• _RECORDS SUPPLIED_
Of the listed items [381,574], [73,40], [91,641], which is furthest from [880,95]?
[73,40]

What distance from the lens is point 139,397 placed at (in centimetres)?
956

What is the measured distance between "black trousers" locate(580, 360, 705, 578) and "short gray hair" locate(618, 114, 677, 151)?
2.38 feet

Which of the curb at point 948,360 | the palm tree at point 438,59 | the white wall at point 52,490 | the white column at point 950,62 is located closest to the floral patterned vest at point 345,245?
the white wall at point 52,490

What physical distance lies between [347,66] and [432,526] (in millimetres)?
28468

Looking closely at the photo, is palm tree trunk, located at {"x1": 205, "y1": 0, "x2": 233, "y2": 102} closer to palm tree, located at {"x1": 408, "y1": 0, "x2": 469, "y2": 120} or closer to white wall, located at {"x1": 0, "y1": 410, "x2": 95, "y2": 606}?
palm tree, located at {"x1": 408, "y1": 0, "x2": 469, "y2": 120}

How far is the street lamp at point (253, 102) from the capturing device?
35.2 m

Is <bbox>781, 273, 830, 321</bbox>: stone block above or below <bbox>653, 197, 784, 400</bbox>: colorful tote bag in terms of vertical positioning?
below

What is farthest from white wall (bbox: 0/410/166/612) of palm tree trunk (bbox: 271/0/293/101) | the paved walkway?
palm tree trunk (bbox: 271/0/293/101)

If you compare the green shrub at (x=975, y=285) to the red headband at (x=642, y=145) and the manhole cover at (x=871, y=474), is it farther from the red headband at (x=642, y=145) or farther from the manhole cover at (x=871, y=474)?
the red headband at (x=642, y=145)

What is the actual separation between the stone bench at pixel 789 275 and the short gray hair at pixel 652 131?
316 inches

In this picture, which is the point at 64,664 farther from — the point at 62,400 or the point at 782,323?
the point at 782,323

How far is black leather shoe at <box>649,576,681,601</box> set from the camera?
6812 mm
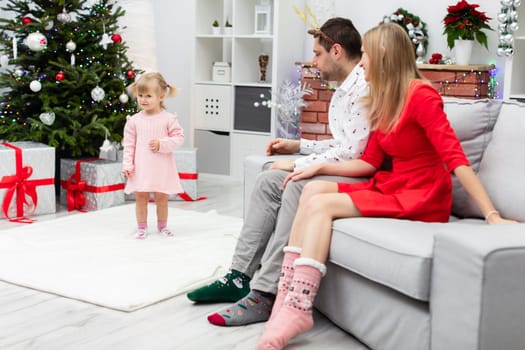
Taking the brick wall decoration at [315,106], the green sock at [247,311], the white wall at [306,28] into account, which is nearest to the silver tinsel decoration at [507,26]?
the white wall at [306,28]

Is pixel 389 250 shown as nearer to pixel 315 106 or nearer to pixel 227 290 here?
pixel 227 290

• _SET EXERCISE_
State how many lines of the entries above contain the string "located", with uppercase and lowercase letters treated as different. Reply with the number alone.

• _RESULT OF THE EXERCISE_
3